### PASSAGE
= Beginning of Section =
Re: [xsl] Saxon vulnerability

Subject: Re: [xsl] Saxon vulnerability
From: "Martin Honnen martin.honnen@xxxxxx" <xsl-list-service@xxxxxxxxxxxxxxxxxxxxxx>
Date: Sat, 8 Mar 2025 13:30:01 -0000
On 08/03/2025 13:55, Roger L Costello costello@xxxxxxxxx wrote:
Hi Folks,



Below is my writeup of the vulnerability. Please let me know of any
inaccuracies. /Roger


I think that an XML document can have entities declared that access the file system is a known feature, not necessarily a security vulnerability, but these days the use of DTDs/DOCTYPEs is often considered an entry into XXE attacks, so in some XML stacks (e.g. .NET) DTD use is often prohibited or ignored by default.
= End of Section =
### ASSIGNMENT A
In the Saxon vulnerability thread, which XML stack is given as one where DTD use is often prohibited or ignored by default?
### ASSIGNMENT B
Name every header field that appears in the Saxon vulnerability thread.
### ASSIGNMENT C
Carry on writing the Saxon vulnerability thread from its last sentence.
The data after this text comes from a separate source.

### GIVEN MATERIAL
= Beginning of Section =
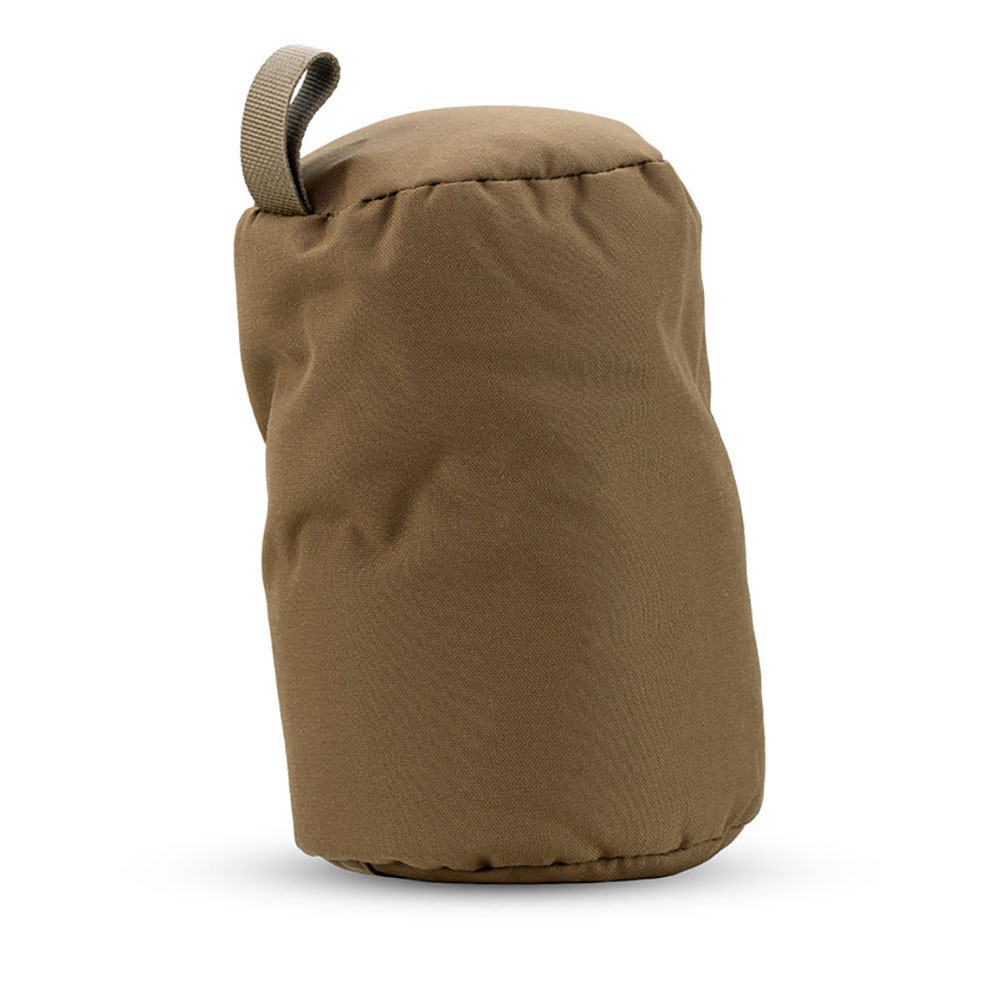 MDT Shooting Bag Grand old Canister Large House Fill (Coyote) - Brownells  Suisse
= End of Section =
### EXERCISE OUTPUT A
.NET

### EXERCISE OUTPUT B
Subject, From, Date

### EXERCISE OUTPUT C
This particular vulnerability is more about Saxon having a configuration
property allowedProtocols that you can set to e.g. "https,http" to that
way explicitly allow only HTTPS and HTTP URI to be resolved in the
context of XML/XSLT/XQuery/XPath while file URI access should fail;
however, currently, while I think which such a setting doing e.g.

B unparsed-text('file:///etc/password')

is blocked, the resolver (chain?) Saxon sets up detects the prohibited
file URI access in the entity resolution but somehow fails to block the
parsing of the XML (or at least the external entity referencing a local
file).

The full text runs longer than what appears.